> WHAT YOU SHOULD DO
Please print all of the records below, keeping every line unchanged.

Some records

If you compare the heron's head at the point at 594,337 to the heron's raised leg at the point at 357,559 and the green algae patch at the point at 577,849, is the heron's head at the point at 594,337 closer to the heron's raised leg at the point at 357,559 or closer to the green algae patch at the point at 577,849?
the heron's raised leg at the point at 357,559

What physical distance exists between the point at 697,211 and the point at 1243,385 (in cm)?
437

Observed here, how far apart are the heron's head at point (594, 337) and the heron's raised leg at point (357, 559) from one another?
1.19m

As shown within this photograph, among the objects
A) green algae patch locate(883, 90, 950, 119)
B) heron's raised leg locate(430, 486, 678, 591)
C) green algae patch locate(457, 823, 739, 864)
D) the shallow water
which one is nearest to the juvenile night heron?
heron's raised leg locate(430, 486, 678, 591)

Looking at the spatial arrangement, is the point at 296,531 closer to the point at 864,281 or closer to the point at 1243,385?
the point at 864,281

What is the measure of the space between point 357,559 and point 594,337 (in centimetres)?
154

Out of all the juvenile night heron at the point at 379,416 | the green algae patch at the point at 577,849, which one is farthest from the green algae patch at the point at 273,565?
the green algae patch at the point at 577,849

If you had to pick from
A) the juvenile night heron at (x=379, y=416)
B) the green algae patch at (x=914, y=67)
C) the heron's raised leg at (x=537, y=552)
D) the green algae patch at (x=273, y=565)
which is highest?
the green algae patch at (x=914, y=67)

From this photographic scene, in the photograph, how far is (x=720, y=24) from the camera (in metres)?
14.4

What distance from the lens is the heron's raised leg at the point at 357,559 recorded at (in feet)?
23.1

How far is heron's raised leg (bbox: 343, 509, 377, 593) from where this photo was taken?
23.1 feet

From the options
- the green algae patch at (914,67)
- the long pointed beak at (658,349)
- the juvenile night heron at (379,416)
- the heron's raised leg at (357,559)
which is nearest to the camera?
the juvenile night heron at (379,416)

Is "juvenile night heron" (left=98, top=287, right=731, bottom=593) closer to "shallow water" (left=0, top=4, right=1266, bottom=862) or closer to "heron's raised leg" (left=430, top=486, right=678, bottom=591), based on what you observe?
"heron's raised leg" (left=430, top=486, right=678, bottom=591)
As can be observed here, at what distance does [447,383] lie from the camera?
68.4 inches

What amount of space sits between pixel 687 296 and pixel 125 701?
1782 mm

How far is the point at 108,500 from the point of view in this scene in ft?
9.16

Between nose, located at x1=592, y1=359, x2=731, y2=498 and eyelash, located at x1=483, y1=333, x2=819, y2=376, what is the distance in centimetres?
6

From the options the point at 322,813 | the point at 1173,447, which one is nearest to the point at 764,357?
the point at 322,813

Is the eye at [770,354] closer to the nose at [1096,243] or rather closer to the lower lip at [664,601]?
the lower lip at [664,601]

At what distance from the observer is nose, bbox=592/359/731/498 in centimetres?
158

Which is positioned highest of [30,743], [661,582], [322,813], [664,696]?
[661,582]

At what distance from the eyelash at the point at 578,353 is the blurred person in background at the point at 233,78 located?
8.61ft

> RESULT
If you compare the heron's head at the point at 594,337 to the heron's raised leg at the point at 357,559 and the green algae patch at the point at 577,849, is the heron's head at the point at 594,337 closer to the heron's raised leg at the point at 357,559 or closer to the green algae patch at the point at 577,849?
the heron's raised leg at the point at 357,559

What physical distance exists between the point at 697,211 and the point at 1243,385 (in cm)?
437

Observed here, how far apart are the heron's head at point (594, 337) and the heron's raised leg at point (357, 559) from one another?
1.19m

As shown within this photograph, among the objects
A) green algae patch locate(883, 90, 950, 119)
B) heron's raised leg locate(430, 486, 678, 591)
C) green algae patch locate(457, 823, 739, 864)
D) the shallow water
which one is nearest to the juvenile night heron?
heron's raised leg locate(430, 486, 678, 591)

Looking at the spatial arrangement, is the point at 296,531 closer to the point at 864,281 or closer to the point at 1243,385?
the point at 864,281

What is the measure of the space between point 357,559 and point 594,337 (in centimetres)?
154

Out of all the juvenile night heron at the point at 379,416 | the green algae patch at the point at 577,849, which one is farthest from the green algae patch at the point at 273,565?
the green algae patch at the point at 577,849

If you had to pick from
A) the juvenile night heron at (x=379, y=416)
B) the green algae patch at (x=914, y=67)
C) the heron's raised leg at (x=537, y=552)
D) the green algae patch at (x=273, y=565)
which is highest?
the green algae patch at (x=914, y=67)

From this photographic scene, in the photograph, how far is (x=720, y=24) from the camera (in metres)?
14.4

What distance from the lens is the heron's raised leg at the point at 357,559 recorded at (in feet)?
23.1

How far is heron's raised leg (bbox: 343, 509, 377, 593) from where this photo was taken?
23.1 feet

From the options
- the green algae patch at (914,67)
- the long pointed beak at (658,349)
- the juvenile night heron at (379,416)
- the heron's raised leg at (357,559)
which is nearest to the camera?
the juvenile night heron at (379,416)

Is "juvenile night heron" (left=98, top=287, right=731, bottom=593) closer to "shallow water" (left=0, top=4, right=1266, bottom=862) or closer to "heron's raised leg" (left=430, top=486, right=678, bottom=591), based on what you observe?
"heron's raised leg" (left=430, top=486, right=678, bottom=591)
As can be observed here, at what distance does [447,383] lie from the camera?
68.4 inches

What amount of space sits between pixel 687 296 and pixel 125 701?
1782 mm

How far is the point at 108,500 from the point of view in this scene in ft?
9.16

Between nose, located at x1=592, y1=359, x2=731, y2=498 and eyelash, located at x1=483, y1=333, x2=819, y2=376, what is the distance in centimetres?
6

From the options the point at 322,813 | the point at 1173,447, which one is nearest to the point at 764,357?
the point at 322,813

Is the eye at [770,354] closer to the nose at [1096,243] or rather closer to the lower lip at [664,601]?
the lower lip at [664,601]

At what distance from the observer is nose, bbox=592/359/731/498 in centimetres?
158

Which is positioned highest of [30,743], [661,582], [322,813], [664,696]?
[661,582]

At what distance from the eyelash at the point at 578,353 is the blurred person in background at the point at 233,78 located?
8.61ft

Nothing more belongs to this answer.